According to Arifi, security officials have on several occasions intercepted weapons being smuggled to the south. He said the DIAG has urged the government to take firm measures to avoid all this.
Abdul Aziz Ahmad Zai, the chief of DIAG, said his group was "very concerned over the issue. It shows that the Taliban are being fortified."
Zai did not rule out the possibility of weapons originating from outside Afghanistan. "Smugglers could be bringing weapons from Uzbekistan and Tajikistan to the north. A good transit point could be Badakhshan province," he said without mentioning Iran.
Zai said powerful syndicates were carrying out the smuggling. "However, our security officials and the Interior Ministry are working very actively in this regard," he added.
According to Zai, the recent riots in northern Jowzjan province were an indicator of the fact that weapons were freely available to people. He also said that there still were armed groups in the north of Afghanistan. "It is a very great concern for us that there are lots of illegal armed groups in the north," he said.

**DATASET**
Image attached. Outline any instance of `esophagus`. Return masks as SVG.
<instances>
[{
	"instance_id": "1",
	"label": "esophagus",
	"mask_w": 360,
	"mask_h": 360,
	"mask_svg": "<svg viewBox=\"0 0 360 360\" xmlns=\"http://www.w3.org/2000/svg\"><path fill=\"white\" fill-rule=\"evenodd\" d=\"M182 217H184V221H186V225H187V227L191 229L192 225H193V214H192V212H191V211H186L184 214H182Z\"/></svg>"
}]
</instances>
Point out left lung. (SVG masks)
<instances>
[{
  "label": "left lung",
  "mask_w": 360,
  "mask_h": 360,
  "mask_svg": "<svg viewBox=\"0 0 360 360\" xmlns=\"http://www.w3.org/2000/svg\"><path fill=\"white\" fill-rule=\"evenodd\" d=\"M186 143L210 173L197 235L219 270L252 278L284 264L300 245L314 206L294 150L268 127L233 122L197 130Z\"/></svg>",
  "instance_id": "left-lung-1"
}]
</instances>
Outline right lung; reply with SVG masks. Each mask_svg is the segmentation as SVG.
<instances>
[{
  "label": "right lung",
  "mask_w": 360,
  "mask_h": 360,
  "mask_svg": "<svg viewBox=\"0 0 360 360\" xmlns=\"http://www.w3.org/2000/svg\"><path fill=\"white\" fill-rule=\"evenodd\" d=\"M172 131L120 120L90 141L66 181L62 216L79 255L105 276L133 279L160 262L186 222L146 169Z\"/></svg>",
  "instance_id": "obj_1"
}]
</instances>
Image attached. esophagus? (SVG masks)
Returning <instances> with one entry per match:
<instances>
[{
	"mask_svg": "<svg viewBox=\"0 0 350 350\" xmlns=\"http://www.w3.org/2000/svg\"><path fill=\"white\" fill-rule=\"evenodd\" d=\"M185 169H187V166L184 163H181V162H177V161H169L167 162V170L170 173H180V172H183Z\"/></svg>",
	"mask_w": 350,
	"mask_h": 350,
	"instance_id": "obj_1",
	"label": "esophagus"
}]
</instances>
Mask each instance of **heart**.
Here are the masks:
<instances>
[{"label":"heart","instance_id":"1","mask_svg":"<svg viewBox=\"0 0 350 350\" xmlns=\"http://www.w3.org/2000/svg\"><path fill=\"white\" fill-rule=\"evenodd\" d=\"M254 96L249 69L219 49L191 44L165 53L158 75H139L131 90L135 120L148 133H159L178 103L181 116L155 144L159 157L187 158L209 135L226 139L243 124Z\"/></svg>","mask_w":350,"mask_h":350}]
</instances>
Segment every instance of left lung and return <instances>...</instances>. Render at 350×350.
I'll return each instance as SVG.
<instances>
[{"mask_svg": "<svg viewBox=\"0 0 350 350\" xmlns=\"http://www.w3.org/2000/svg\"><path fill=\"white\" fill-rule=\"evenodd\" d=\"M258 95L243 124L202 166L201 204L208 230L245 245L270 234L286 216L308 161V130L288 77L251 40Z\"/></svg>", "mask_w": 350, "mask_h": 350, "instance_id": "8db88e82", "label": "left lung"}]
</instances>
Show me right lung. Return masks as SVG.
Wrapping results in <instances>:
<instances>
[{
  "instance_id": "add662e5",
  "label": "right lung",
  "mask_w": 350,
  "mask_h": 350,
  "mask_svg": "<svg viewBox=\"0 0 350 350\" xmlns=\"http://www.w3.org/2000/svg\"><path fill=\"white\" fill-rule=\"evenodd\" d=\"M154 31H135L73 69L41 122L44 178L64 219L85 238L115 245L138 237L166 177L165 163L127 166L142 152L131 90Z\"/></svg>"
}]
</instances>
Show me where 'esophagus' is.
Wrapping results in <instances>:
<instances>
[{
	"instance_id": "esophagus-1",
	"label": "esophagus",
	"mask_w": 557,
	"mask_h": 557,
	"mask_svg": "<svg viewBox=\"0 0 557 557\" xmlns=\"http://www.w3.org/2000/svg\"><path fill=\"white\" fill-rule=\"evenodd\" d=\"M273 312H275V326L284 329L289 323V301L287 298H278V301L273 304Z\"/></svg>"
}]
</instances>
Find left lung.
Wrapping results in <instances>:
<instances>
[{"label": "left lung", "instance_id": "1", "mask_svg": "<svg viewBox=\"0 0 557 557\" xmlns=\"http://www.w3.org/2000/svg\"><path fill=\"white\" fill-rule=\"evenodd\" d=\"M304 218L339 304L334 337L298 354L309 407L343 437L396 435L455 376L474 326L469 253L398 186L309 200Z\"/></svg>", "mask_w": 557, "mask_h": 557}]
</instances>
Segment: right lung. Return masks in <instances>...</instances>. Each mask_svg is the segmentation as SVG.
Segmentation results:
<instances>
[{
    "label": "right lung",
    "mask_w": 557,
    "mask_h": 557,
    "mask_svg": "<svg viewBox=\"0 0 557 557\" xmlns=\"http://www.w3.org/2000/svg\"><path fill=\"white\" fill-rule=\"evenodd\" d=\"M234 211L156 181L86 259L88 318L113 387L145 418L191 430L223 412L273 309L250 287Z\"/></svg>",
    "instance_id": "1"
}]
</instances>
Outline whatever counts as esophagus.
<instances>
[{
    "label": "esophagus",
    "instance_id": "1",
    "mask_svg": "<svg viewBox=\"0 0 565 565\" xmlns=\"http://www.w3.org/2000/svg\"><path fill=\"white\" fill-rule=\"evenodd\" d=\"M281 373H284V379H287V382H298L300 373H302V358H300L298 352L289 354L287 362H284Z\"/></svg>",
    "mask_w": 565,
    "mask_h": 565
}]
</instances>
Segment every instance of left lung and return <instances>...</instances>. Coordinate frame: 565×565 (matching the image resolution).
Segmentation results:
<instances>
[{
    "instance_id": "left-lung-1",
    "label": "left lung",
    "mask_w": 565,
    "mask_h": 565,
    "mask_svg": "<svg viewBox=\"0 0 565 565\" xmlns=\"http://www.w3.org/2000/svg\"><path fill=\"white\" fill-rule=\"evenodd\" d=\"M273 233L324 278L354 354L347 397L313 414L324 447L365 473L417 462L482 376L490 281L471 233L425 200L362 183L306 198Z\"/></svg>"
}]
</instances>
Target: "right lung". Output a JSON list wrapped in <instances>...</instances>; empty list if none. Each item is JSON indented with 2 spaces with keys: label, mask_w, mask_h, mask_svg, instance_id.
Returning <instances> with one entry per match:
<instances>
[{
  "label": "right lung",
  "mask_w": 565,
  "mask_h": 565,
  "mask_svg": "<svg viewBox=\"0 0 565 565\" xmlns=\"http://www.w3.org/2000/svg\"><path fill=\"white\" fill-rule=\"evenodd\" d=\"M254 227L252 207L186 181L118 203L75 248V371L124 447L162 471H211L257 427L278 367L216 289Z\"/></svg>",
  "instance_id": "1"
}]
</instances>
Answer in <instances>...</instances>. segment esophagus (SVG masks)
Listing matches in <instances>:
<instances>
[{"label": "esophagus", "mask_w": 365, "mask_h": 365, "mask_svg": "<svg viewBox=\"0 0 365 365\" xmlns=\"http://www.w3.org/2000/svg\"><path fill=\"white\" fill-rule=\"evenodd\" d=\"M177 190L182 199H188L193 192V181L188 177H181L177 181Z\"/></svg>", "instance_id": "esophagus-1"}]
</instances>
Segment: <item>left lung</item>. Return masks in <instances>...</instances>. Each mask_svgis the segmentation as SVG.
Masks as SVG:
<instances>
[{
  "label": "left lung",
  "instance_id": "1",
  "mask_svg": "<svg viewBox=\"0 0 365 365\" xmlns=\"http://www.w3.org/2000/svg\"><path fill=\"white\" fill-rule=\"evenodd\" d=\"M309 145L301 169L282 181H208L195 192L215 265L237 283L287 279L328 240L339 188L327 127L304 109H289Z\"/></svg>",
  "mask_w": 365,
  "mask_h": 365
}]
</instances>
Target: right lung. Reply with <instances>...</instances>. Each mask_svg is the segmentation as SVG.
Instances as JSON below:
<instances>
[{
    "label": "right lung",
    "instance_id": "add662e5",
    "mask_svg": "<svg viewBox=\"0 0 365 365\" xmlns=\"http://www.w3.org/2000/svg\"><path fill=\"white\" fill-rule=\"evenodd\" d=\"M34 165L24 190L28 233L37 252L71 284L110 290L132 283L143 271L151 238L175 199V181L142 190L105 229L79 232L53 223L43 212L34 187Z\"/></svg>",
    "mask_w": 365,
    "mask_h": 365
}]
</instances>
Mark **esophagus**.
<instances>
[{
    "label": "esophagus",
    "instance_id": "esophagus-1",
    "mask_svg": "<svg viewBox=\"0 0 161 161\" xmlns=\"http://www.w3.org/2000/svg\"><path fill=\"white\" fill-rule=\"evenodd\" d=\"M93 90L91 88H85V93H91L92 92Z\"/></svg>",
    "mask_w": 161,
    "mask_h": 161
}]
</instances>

**TASKS TO CARRY OUT**
1. Answer these questions from the article on weapons smuggling, each on its own line:
(a) Who is the chief of DIAG?
(b) Which province did Zai name as a possible transit point?
(c) According to Zai, what did the recent riots in northern Jowzjan province indicate?
2. In one to three sentences, explain why Zai said his group was very concerned about the smuggling, using the article on weapons smuggling.
The lines have no connection to the article on weapons smuggling.

**THE ANSWERS**
1.
(a) Abdul Aziz Ahmad Zai
(b) Badakhshan province
(c) That weapons were freely available to people

2. Zai said his group was very concerned because the smuggling shows that the Taliban are being fortified.